Extract the line that contains "From the candidates" and every line after it to the end of the records below, exactly as written and nothing else.
**** DATA EXCERPTS
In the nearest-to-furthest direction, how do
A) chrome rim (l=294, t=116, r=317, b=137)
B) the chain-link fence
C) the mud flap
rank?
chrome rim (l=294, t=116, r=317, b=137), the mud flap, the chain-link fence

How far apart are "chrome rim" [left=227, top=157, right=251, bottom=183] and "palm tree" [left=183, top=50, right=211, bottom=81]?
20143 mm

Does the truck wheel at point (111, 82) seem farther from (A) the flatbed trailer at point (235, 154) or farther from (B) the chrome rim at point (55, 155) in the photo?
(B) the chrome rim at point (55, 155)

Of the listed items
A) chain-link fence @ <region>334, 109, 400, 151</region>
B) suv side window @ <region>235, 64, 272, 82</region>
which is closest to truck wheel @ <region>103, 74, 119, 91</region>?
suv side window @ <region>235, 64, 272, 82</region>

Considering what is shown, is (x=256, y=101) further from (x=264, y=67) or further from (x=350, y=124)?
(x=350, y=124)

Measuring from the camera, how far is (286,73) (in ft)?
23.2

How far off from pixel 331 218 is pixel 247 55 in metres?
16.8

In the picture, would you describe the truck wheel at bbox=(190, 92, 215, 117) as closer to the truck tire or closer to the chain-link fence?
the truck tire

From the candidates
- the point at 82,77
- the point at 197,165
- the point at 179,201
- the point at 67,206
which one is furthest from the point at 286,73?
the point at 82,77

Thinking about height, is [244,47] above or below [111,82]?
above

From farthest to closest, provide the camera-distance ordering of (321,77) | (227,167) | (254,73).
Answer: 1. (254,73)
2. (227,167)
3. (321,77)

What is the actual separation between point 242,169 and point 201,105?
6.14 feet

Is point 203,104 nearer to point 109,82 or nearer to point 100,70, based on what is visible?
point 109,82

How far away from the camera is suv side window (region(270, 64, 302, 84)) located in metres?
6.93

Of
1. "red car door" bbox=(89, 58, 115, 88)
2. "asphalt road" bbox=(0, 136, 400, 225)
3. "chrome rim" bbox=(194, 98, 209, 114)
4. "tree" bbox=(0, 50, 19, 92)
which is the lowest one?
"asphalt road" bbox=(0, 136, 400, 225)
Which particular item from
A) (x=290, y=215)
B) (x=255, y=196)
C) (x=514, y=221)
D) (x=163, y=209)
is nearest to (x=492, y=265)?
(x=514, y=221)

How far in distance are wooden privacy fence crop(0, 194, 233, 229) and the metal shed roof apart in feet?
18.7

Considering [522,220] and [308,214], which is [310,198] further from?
********
** ANSWER TO THIS TASK **
From the candidates
- the point at 82,77
- the point at 197,165
- the point at 179,201
- the point at 67,206
which one is furthest from the point at 286,73?
the point at 82,77

Thinking about height, is [244,47] above or below [111,82]?
above

From farthest to closest, provide the camera-distance ordering of (321,77) | (227,167) | (254,73).
Answer: 1. (254,73)
2. (227,167)
3. (321,77)

What is the actual separation between point 242,169 and point 201,105?
6.14 feet

Is point 203,104 nearer to point 109,82 or nearer to point 100,70, based on what is visible?
point 109,82

How far away from the camera is suv side window (region(270, 64, 302, 84)) located in metres?
6.93

Of
1. "red car door" bbox=(89, 58, 115, 88)
2. "asphalt road" bbox=(0, 136, 400, 225)
3. "chrome rim" bbox=(194, 98, 209, 114)
4. "tree" bbox=(0, 50, 19, 92)
which is the lowest one?
"asphalt road" bbox=(0, 136, 400, 225)
Which particular item from
A) (x=290, y=215)
B) (x=255, y=196)
C) (x=514, y=221)
D) (x=163, y=209)
is nearest to (x=492, y=265)?
(x=514, y=221)

How far in distance are wooden privacy fence crop(0, 194, 233, 229) and the metal shed roof apart in feet?
18.7

Considering [522,220] and [308,214], which is [310,198] further from?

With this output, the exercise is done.